> Task statement: Exact repetition of every entry is required.

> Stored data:
──────────
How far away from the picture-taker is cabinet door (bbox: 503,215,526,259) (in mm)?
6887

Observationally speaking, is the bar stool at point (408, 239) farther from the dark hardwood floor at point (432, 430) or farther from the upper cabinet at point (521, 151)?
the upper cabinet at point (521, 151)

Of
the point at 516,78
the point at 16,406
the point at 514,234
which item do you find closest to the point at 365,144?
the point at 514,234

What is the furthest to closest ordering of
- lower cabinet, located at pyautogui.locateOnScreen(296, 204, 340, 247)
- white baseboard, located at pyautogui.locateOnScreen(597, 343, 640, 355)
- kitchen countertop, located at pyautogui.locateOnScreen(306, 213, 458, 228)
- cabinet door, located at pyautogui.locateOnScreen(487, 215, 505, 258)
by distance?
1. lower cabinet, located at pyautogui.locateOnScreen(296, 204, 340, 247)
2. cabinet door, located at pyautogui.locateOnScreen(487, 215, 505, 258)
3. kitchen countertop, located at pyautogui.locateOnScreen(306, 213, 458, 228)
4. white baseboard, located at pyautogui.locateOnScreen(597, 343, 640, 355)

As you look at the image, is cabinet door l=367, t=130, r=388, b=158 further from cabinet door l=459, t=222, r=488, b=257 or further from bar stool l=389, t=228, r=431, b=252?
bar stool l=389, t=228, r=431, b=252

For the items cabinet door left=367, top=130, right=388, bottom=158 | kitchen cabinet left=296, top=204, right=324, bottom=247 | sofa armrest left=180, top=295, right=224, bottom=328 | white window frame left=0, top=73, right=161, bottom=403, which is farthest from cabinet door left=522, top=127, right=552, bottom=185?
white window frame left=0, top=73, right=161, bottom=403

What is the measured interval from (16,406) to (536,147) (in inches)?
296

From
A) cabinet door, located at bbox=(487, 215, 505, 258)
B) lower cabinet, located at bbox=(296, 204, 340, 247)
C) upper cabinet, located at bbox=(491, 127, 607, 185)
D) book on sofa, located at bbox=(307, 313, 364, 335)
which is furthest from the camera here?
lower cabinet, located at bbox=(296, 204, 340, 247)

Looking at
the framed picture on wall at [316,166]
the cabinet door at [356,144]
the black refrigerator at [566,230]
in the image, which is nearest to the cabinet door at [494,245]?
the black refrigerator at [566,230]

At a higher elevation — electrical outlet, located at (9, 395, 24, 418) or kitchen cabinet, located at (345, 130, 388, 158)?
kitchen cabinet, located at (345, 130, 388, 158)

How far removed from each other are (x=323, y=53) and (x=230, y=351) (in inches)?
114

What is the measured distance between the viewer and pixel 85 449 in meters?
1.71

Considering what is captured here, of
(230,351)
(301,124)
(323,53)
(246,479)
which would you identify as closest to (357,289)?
──────────
> Output below:
How far away from the picture-taker is cabinet door (bbox: 503,215,526,259) (in mm)?
6887

Observationally speaking, is the bar stool at point (408, 239) farther from the dark hardwood floor at point (432, 430) or farther from the upper cabinet at point (521, 151)?
the upper cabinet at point (521, 151)

Of
the point at 516,78
the point at 16,406
the point at 514,234
which item do you find closest to the point at 365,144?
the point at 514,234

What is the furthest to closest ordering of
- lower cabinet, located at pyautogui.locateOnScreen(296, 204, 340, 247)
- white baseboard, located at pyautogui.locateOnScreen(597, 343, 640, 355)
- kitchen countertop, located at pyautogui.locateOnScreen(306, 213, 458, 228)
- cabinet door, located at pyautogui.locateOnScreen(487, 215, 505, 258)
by distance?
1. lower cabinet, located at pyautogui.locateOnScreen(296, 204, 340, 247)
2. cabinet door, located at pyautogui.locateOnScreen(487, 215, 505, 258)
3. kitchen countertop, located at pyautogui.locateOnScreen(306, 213, 458, 228)
4. white baseboard, located at pyautogui.locateOnScreen(597, 343, 640, 355)

As you look at the image, is cabinet door l=367, t=130, r=388, b=158 further from cabinet door l=459, t=222, r=488, b=257 or further from bar stool l=389, t=228, r=431, b=252?
bar stool l=389, t=228, r=431, b=252

For the items cabinet door left=367, top=130, right=388, bottom=158 | kitchen cabinet left=296, top=204, right=324, bottom=247 | sofa armrest left=180, top=295, right=224, bottom=328 | white window frame left=0, top=73, right=161, bottom=403, which is farthest from cabinet door left=522, top=127, right=552, bottom=185?
white window frame left=0, top=73, right=161, bottom=403

What is the measured interval from (16,406) to (536,147) (in inches)?
296

From
A) cabinet door, located at bbox=(487, 215, 505, 258)
B) lower cabinet, located at bbox=(296, 204, 340, 247)
C) upper cabinet, located at bbox=(491, 127, 607, 185)
D) book on sofa, located at bbox=(307, 313, 364, 335)
which is furthest from the camera here?
lower cabinet, located at bbox=(296, 204, 340, 247)

Looking at
the framed picture on wall at [316,166]
the cabinet door at [356,144]
the black refrigerator at [566,230]
in the image, which is nearest to the cabinet door at [494,245]?
the black refrigerator at [566,230]

At a higher elevation — electrical outlet, located at (9, 395, 24, 418) or kitchen cabinet, located at (345, 130, 388, 158)?
kitchen cabinet, located at (345, 130, 388, 158)

How far removed from each other are (x=323, y=53) and (x=230, y=351) (in inches)?
114

What is the measured distance between the viewer and pixel 85 449 in meters?
1.71

Considering what is captured here, of
(230,351)
(301,124)
(323,53)
(246,479)
which would you identify as closest to (357,289)?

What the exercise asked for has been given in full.